Sudden, close movement on his left whipped his head around in time to spy an object flying his way. Another shield, thin and crude, came up more through instinct than command. It trapped the projectile mere inches from his chest.

Dylan stared at the shimmering tip of the conjured spear, his heart hammering. So much for non-lethal weapons. He turned aside and let the spear continue its now harmless passage to the ground. His gaze swung in the direction it had come from. Green-eyes. Dylan shook his head, bitterly chastising himself. He should’ve predicted someone would attempt to take advantage of his lack of focus whilst he dealt with another. Sloppy. If he was going to win this, he had to be careful.

He thrust his hand towards the man. Lightning shot from his fingers, strong enough to stun without killing. It was a fine distinction. One that his opponents should all know by now.

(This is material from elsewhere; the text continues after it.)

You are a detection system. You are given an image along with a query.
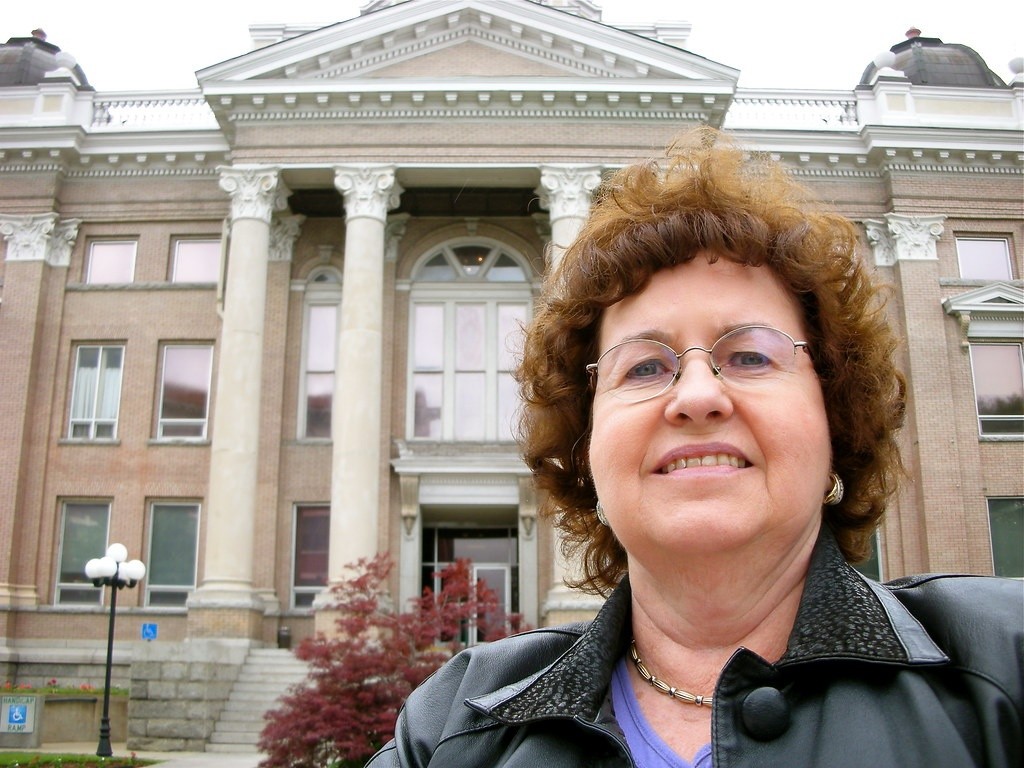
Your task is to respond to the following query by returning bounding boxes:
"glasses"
[586,325,814,404]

Green-eyes tried to shield himself. He wasn’t fast enough. The lightning hit and the man fell, jerking on the ground. His senses would likely be scrambled for a few days, but the healers would ensure no lasting damage.

Satisfied his attacker wouldn’t get back up, Dylan turned back to finish dealing with Sophie.

The shield he’d placed around the woman still held and was full of black smoke. All he could make out of the woman were her hands weakly hammering against the bottom curve of the ball.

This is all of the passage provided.